Face à l’accélération de la transformation digitale, l’innovation technologique — notamment autour de l’intelligence artificielle (IA) — s’impose désormais comme un impératif stratégique pour la compétitivité des organisations (écart de 3 à 5 points de productivité constatée entre les pays ayant investis dans l’IA par rapport aux pays à faible adoption – source PwC « Ai Economic Outlook 2025 » ). Pourtant, force est de constater que malgré des investissements croissants, beaucoup d’initiatives d’innovation peinent à atteindre leurs promesses, tandis que d’autres savent convertir rapidement les nouvelles technologies en véritables relais de croissance (76% des initiatives IA échouent – source MIT SMR et BCG « MIT SMR‑BCG AI and Business Strategy 2024 » ) (certaines entreprises ayant intégrées l’IA voient une réduction moyenne de 50% du temps de processus internes – source McKinsey « Generative AI and the Future of Work).

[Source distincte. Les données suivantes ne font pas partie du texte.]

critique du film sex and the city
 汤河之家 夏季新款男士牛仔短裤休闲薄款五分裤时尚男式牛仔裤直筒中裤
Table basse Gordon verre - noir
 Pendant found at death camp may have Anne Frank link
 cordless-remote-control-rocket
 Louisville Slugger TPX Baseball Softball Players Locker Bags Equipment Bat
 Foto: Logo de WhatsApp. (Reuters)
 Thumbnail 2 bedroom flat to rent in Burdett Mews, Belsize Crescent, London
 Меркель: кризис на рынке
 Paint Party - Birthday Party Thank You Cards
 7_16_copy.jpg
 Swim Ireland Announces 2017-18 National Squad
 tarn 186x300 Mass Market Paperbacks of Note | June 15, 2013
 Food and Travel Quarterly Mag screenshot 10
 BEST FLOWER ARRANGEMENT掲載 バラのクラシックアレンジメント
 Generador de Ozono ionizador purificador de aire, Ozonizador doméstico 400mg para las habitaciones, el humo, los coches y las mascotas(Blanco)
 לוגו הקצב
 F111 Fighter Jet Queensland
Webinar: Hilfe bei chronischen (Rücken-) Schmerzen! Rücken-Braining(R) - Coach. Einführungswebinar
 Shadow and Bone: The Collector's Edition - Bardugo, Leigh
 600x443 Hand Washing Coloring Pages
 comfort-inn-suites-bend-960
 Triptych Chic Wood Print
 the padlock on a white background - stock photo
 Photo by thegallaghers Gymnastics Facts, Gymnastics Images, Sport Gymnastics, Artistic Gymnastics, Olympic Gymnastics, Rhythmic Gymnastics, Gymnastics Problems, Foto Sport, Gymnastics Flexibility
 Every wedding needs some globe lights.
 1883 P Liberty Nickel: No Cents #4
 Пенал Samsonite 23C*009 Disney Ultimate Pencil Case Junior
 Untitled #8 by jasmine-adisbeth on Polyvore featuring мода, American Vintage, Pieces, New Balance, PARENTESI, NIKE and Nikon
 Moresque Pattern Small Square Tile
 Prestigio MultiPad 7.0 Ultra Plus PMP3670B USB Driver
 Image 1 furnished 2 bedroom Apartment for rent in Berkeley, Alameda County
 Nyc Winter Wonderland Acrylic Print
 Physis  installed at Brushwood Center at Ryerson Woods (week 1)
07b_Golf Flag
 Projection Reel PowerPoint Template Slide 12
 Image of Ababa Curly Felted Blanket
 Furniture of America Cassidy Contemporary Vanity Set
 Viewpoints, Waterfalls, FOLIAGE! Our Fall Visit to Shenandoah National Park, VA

D’où vient cette différence ? Au-delà de la pertinence des cas d’usage et des efforts d’adoption, c’est bien souvent dans l’assise technologique de l’organisation que se trouve la clé : un patrimoine IT capable ou non de soutenir l’agilité et le rythme du changement.
Les limites du SI monolithique face à l’innovation et l’IA
Malgré la pression de l’innovation, de nombreux systèmes d’information (SI) demeurent monolithiques, peu modulaires et difficilement interopérables. Historiquement, ils se sont construits par empilements successifs, suivant les évolutions de l’activité et la structuration en silos métiers. Résultat : un manque de flexibilité qui freine l’adoption des technologies émergentes et bride la valeur des données.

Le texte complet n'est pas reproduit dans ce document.